- THE PROBLEM
Reproduce every line of the data below without any changes.

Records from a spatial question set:
>> START
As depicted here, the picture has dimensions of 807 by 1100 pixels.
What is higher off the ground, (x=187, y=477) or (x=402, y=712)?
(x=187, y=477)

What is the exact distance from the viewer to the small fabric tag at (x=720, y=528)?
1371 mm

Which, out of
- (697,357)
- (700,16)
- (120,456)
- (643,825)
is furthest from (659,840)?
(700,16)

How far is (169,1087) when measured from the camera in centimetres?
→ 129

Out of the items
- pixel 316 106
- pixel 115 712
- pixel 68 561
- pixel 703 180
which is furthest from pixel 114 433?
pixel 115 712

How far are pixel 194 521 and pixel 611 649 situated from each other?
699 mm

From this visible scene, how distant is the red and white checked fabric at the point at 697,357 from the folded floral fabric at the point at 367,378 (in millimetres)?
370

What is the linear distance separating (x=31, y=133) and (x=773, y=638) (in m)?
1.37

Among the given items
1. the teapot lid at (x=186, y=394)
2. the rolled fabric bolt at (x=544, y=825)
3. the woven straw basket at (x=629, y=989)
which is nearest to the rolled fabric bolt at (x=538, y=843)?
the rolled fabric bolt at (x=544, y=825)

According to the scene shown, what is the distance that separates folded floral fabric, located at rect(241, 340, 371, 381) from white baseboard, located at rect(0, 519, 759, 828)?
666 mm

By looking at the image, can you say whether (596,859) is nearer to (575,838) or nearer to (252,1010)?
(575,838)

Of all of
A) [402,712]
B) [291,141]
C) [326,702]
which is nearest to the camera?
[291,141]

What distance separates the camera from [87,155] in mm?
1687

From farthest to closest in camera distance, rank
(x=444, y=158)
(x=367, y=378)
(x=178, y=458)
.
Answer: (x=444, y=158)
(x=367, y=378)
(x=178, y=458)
>> END
- EXERCISE RESULT
As depicted here, the picture has dimensions of 807 by 1100 pixels.
What is higher off the ground, (x=187, y=477) or (x=402, y=712)?
(x=187, y=477)

What is the exact distance from the viewer to the small fabric tag at (x=720, y=528)?
1371 mm

Which, out of
- (697,357)
- (700,16)
- (120,456)
- (643,825)
is furthest from (659,840)?
(700,16)

How far is (169,1087) when measured from the camera in centimetres?
→ 129

Out of the items
- pixel 316 106
- pixel 115 712
- pixel 68 561
- pixel 703 180
which is furthest from pixel 114 433?
pixel 115 712

How far are pixel 194 521 and pixel 611 649 situated from each other?
699 mm

From this visible scene, how distant is the red and white checked fabric at the point at 697,357 from the folded floral fabric at the point at 367,378 (in millimetres)?
370

What is the linear distance separating (x=31, y=133) and (x=773, y=638) (in m)?
1.37

Among the given items
1. the teapot lid at (x=186, y=394)
2. the rolled fabric bolt at (x=544, y=825)
3. the woven straw basket at (x=629, y=989)
which is nearest to the rolled fabric bolt at (x=538, y=843)?
the rolled fabric bolt at (x=544, y=825)

According to the scene shown, what is the distance that separates folded floral fabric, located at rect(241, 340, 371, 381) from white baseboard, located at rect(0, 519, 759, 828)?
666 mm

By looking at the image, can you say whether (596,859) is nearer to (575,838) or nearer to (252,1010)?
(575,838)

Of all of
A) [402,712]
B) [291,141]
C) [326,702]
which is nearest to the camera?
[291,141]

What distance separates the camera from [87,155] in mm?
1687

From farthest to closest in camera distance, rank
(x=444, y=158)
(x=367, y=378)
(x=178, y=458)
.
Answer: (x=444, y=158)
(x=367, y=378)
(x=178, y=458)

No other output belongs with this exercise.